**What you have to do:** Copy out the whole post below about what is wrong with America, word for word, leaving out the records that follow it.

**Source passage:**
Glass half-full/empty... What is really wrong with America

I was just browsing around in another thread when a sig line caught my eye. it read:

I am intentionally not linking to it or mentioning the poster’s name because I have no idea whether he/she seriously feels this way, or if it is a joke (I hope the latter).

It doesn’t matter what the poster’s intention was, but the quote is beautiful. It sums up rather efficiently and perfectly what is so wrong with my country (USA). Many people here really feel this way (again-- I do not want to single out the person who wrote this).

Get this, my fellow countrymen-- no one promised you anything. You deserve nothing. When you get a bigger, fuller glass that means someone else is doing without.

Where did this whole “me-me-me-me-me-ME! ME! ME!; I got mine so fuck you all; pull yourself up by your bootstraps (even if you have none); I’m 'Merkin-- outta my way; ‘say it in English, rag-head’; I’m American-- I deserve it; I’ll sue you, bastard!; let the rest of the world rot, for all I care” attitude come from? Is this rugged individualism?

I think many Americans embrace this sort of selfish philosophy and it has tangible effects on the rest of the world. I think many people from outside the U.S. feel that most Americans have this philosophy, too. I’d even speculate that many Americans would admit sharing these views, and yet would see nothing wrong with it.

**Material provided:**
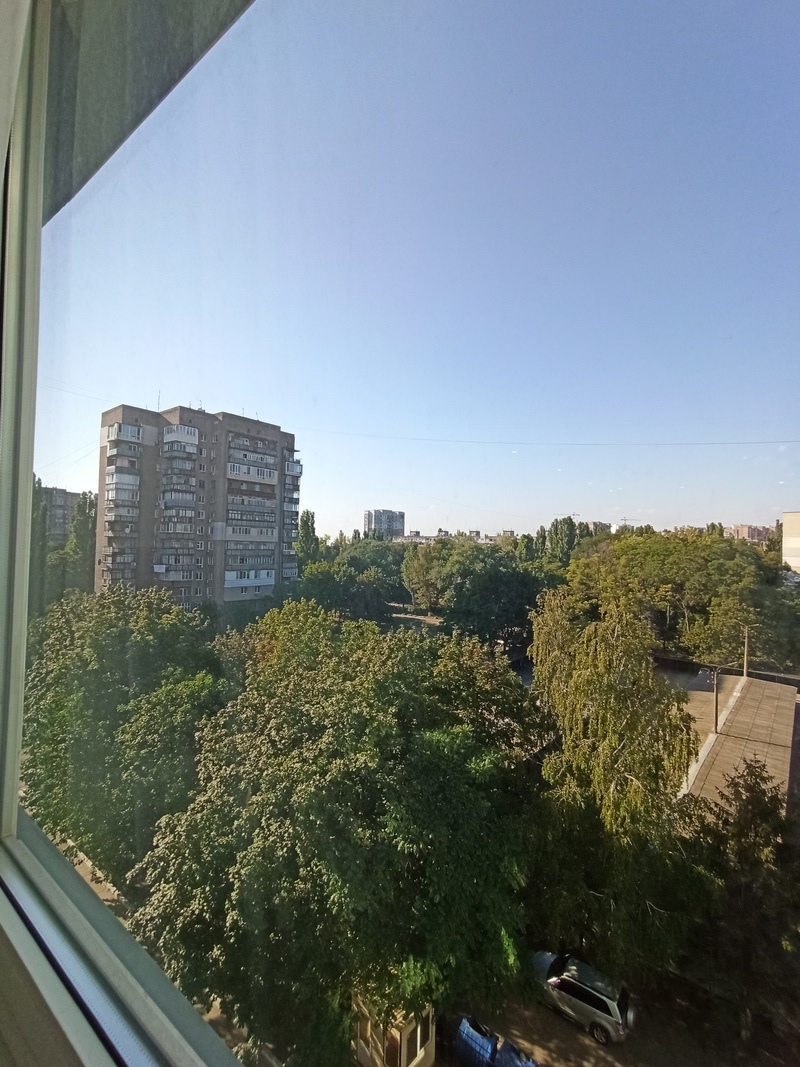 Sell 3-room apartment. Одесса, Королева Академика , 26а — photo 10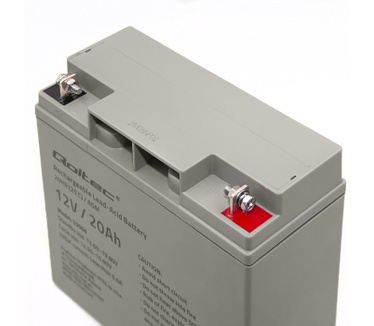 Qoltec 53066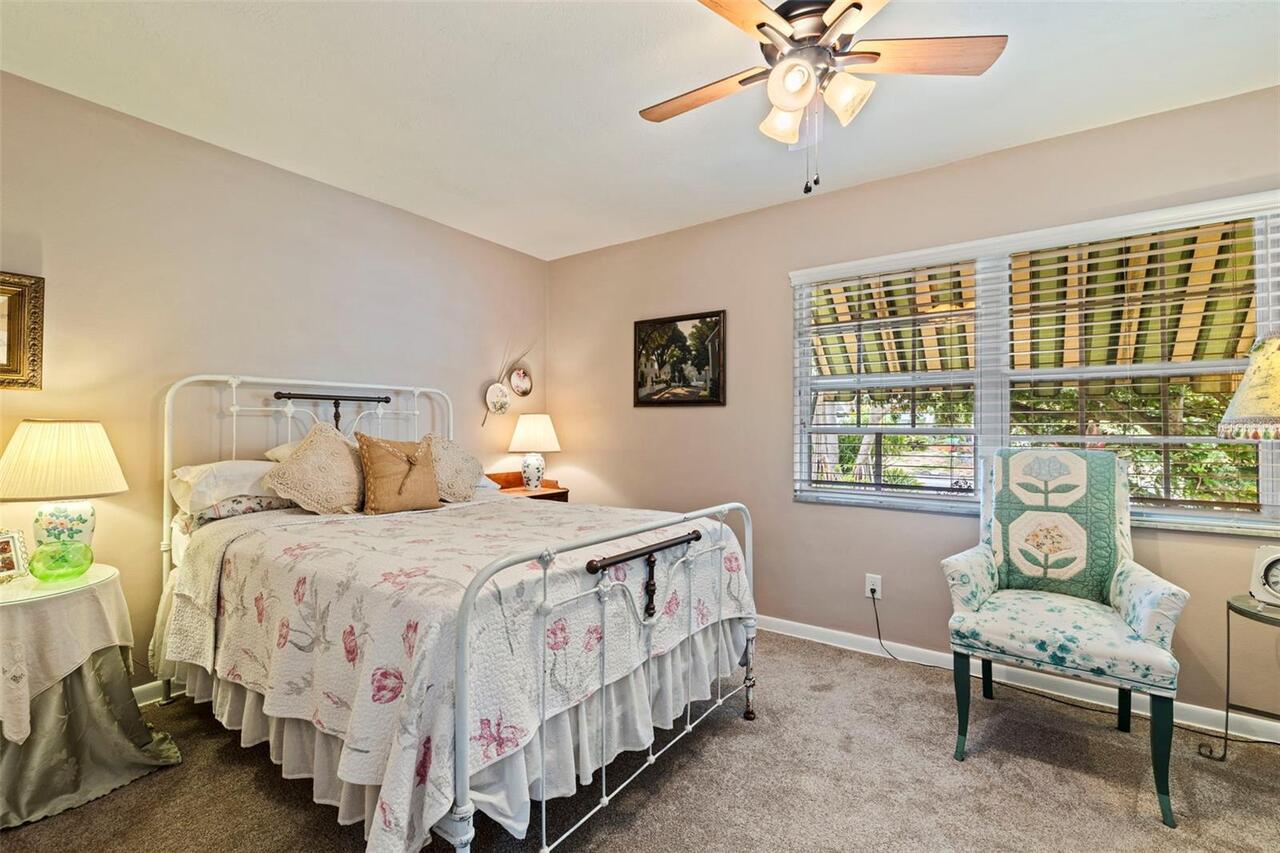 Listing Photo 25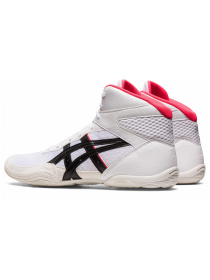 Кроссовки Asics модель 1081A051-100 Фото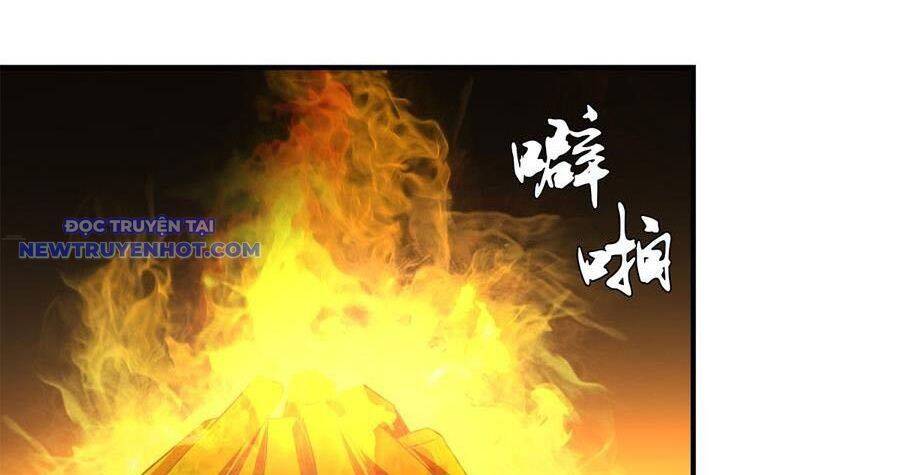 Thiên Long Bát Bộ Chap 127 - Next Chap 128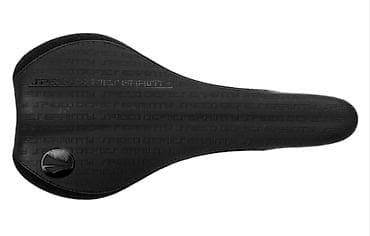 SDG Circuit biciklističko sedište - Model: SDG Circuit (Speed Defies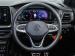 Volkswagen T-Cross 1.0TSI R-Line - Thumbnail 21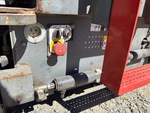 Basic Lower Control Station with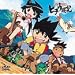 �@�I��B�q���E��L Skill(1) [DVD]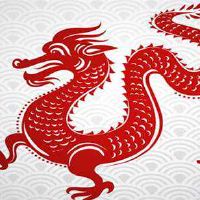 属龙的人2022年9月学业运势如何 如何提高学习运势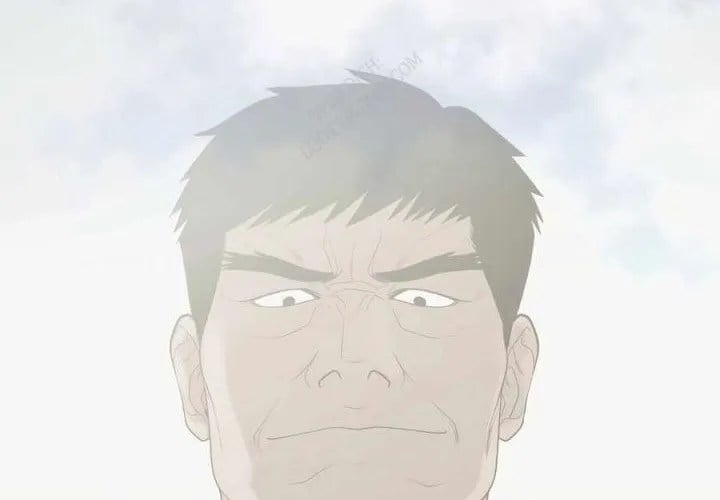 Công Ty Luật Boksu Chapter 8 - Trang 2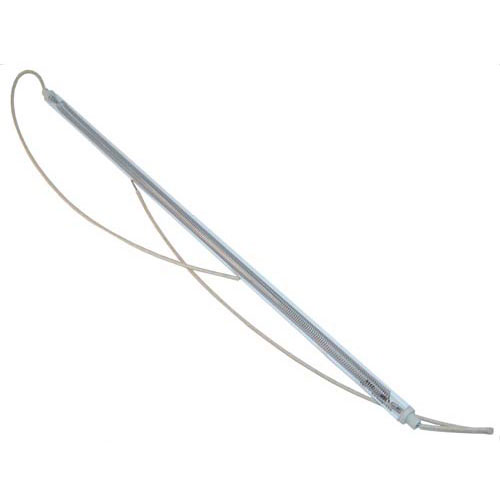 Vollrath B204111 Quartz Element 208V 675W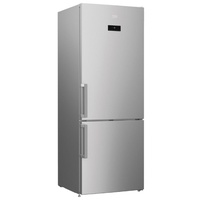 BEKO RCNK 321E21 S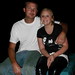 Kim Clark Photo 45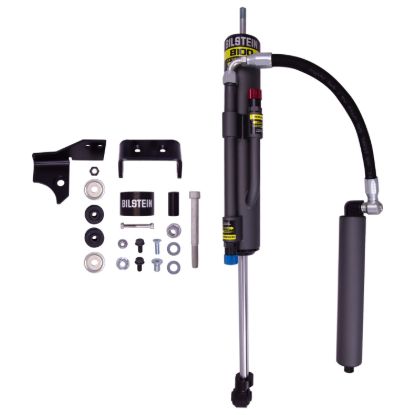 Picture of Bilstein Suspension Shock Absorber - 25-291292
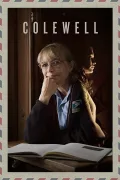 Colewell poszter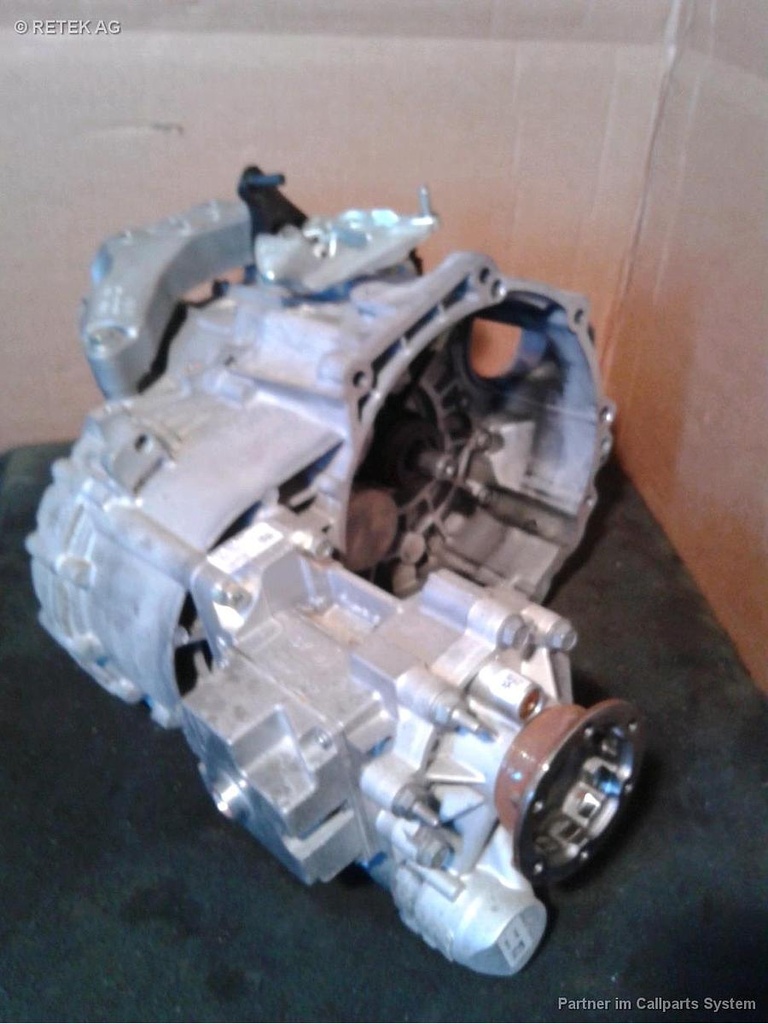 1001091581015_20150619155309.jpg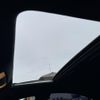 mercedes-benz amg 2011 -MERCEDES-BENZ--AMG CBA-218374--WDD2183741A014496---MERCEDES-BENZ--AMG CBA-218374--WDD2183741A014496- image 3
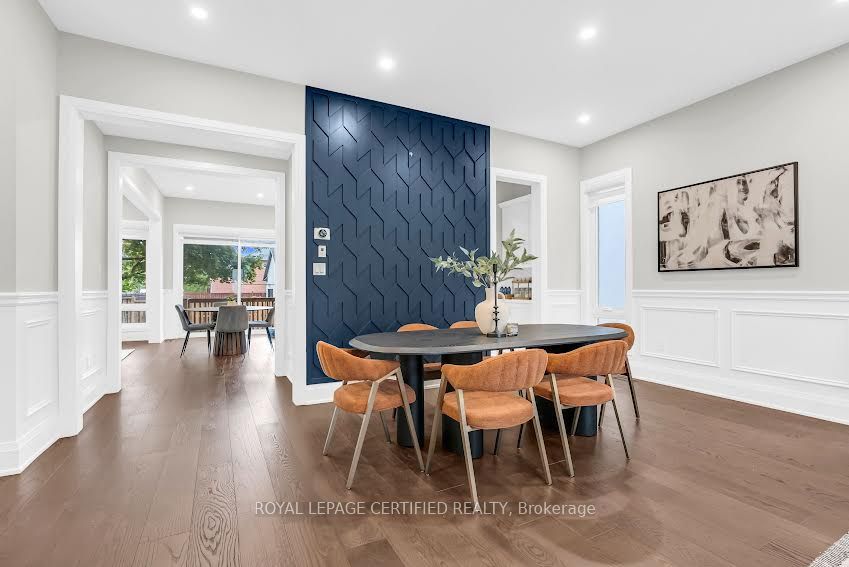 185 Burloak Drive Property Photo 7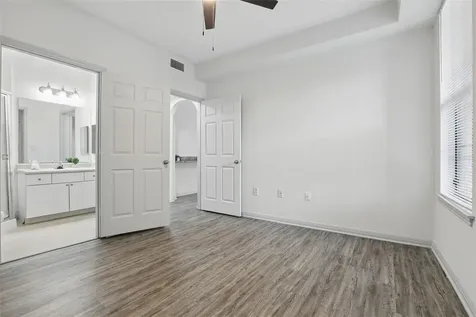 911 N Orange Avenue Orlando FL 32801
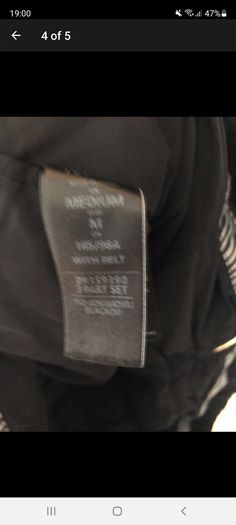 Per Una Stormwear Coat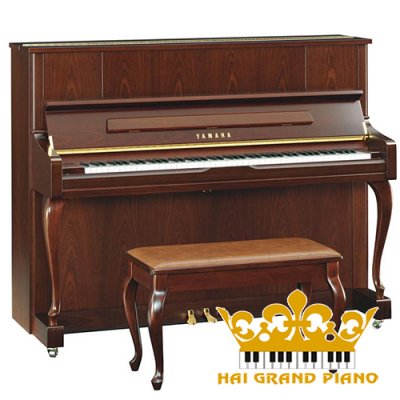 Piano Yamaha W106b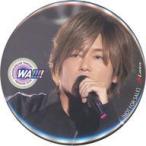 中古バッジ・ピンズ [単品] 森久保祥太郎 缶バッジ 「Original Entertain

**Solution to this problem:**
Glass half-full/empty... What is really wrong with America

I was just browsing around in another thread when a sig line caught my eye. it read:

I am intentionally not linking to it or mentioning the poster’s name because I have no idea whether he/she seriously feels this way, or if it is a joke (I hope the latter).

It doesn’t matter what the poster’s intention was, but the quote is beautiful. It sums up rather efficiently and perfectly what is so wrong with my country (USA). Many people here really feel this way (again-- I do not want to single out the person who wrote this).

Get this, my fellow countrymen-- no one promised you anything. You deserve nothing. When you get a bigger, fuller glass that means someone else is doing without.

Where did this whole “me-me-me-me-me-ME! ME! ME!; I got mine so fuck you all; pull yourself up by your bootstraps (even if you have none); I’m 'Merkin-- outta my way; ‘say it in English, rag-head’; I’m American-- I deserve it; I’ll sue you, bastard!; let the rest of the world rot, for all I care” attitude come from? Is this rugged individualism?

I think many Americans embrace this sort of selfish philosophy and it has tangible effects on the rest of the world. I think many people from outside the U.S. feel that most Americans have this philosophy, too. I’d even speculate that many Americans would admit sharing these views, and yet would see nothing wrong with it.